## Passage provided
The MySQL ERROR 1452
happens when you try to execute a data manipulation query into a table that has one or more failing foreign key constraints.
The cause of this error is the values you’re trying to put into the table are not available in the referencing (parent) table.
Let’s see an example of this error with two MySQL tables.
Suppose you have a Cities
table that contains the following data:
+----+------------+
| id | city_name |
+----+------------+
| 1 | York |
| 2 | Manchester |
| 3 | London |
| 4 | Edinburgh |
+----+------------+
Then, you create a Friends
table to keep a record of people you know who lives in different cities.
You reference the id
column of the Cities
table as the FOREIGN KEY
of the city_id
column in the Friends
table as follows:
CREATE TABLE `Friends` (
`firstName` varchar(255) NOT NULL,
`city_id` int unsigned NOT NULL,
PRIMARY KEY (`firstName`),
CONSTRAINT `friends_ibfk_1`
FOREIGN KEY (`city_id`) REFERENCES `Cities` (`id`)
)
In the code above, a CONSTRAINT
named friends_ibfk_1
is created for the city_id
column, referencing the id
column in the Cities
table.
This CONSTRAINT
means that only values recoded in the id
column can be inserted into the city_id
column.

## Task details
From the MySQL error text, return the part starting with "Let’s see an" and going on through "in different cities.", word for word.

## Information given
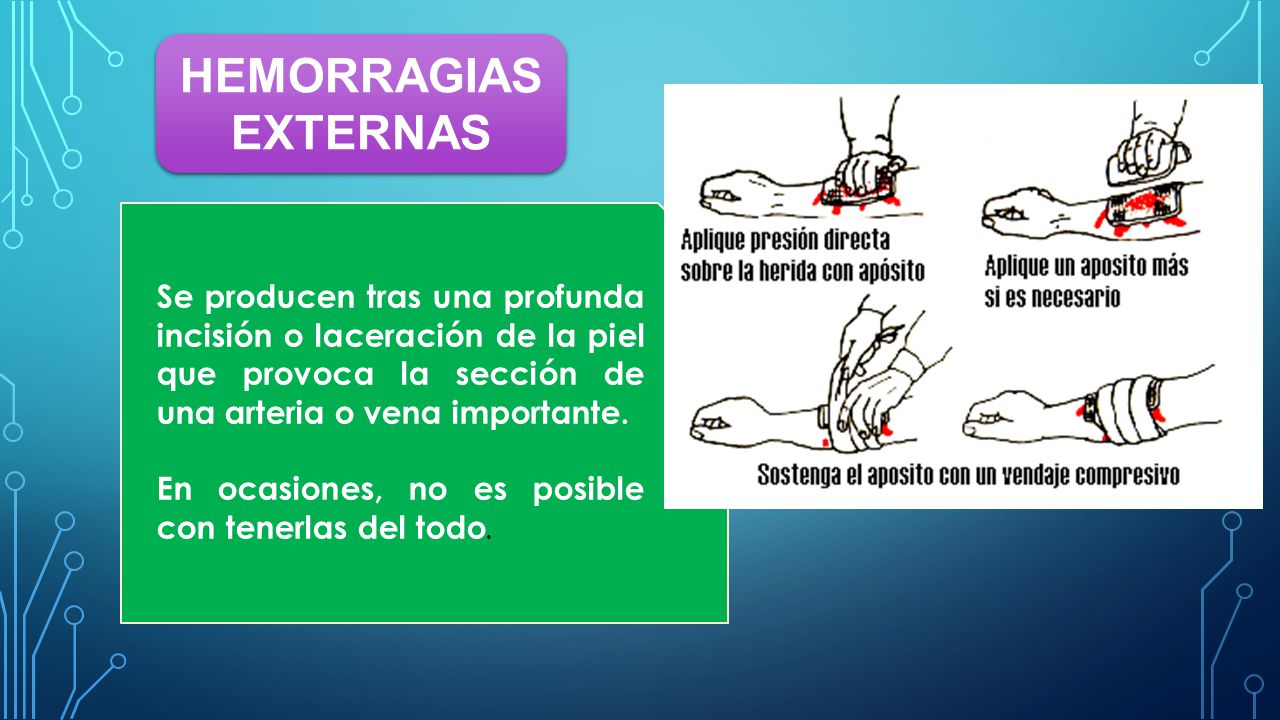 HEMORRAGIAS EXTERNAS

Se producen tras una profunda incisión o laceración de la piel que provoca la sección de una arteria o vena importante.

En ocasiones, no es posible con tenerlas del todo.

Aplique presión directa sobre la herida con apósito

Aplique un aposito más si es necesario

Sostenga el aposito con un vendaje compresivo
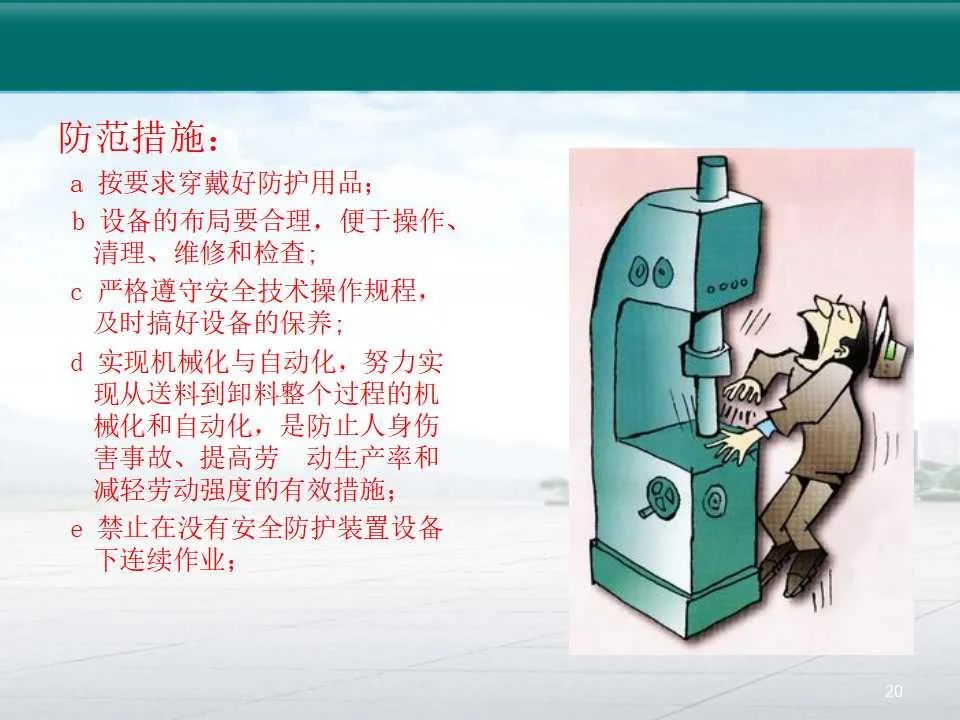 防范措施：

a 按要求穿戴好防护用品；

b 设备的布局要合理，便于操作、清理、维修和检查；

c 严格遵守安全技术操作规程，及时搞好设备的保养；

d 实现机械化与自动化，努力实现从送料到卸料整个过程的机械化和自动化，是防止人身伤害事故、提高劳 动生产率和减轻劳动强度的有效措施；

e 禁止在没有安全防护装置设备下连续作业；

20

## Response for this exercise
Let’s see an example of this error with two MySQL tables.
Suppose you have a Cities
table that contains the following data:
+----+------------+
| id | city_name |
+----+------------+
| 1 | York |
| 2 | Manchester |
| 3 | London |
| 4 | Edinburgh |
+----+------------+
Then, you create a Friends
table to keep a record of people you know who lives in different cities.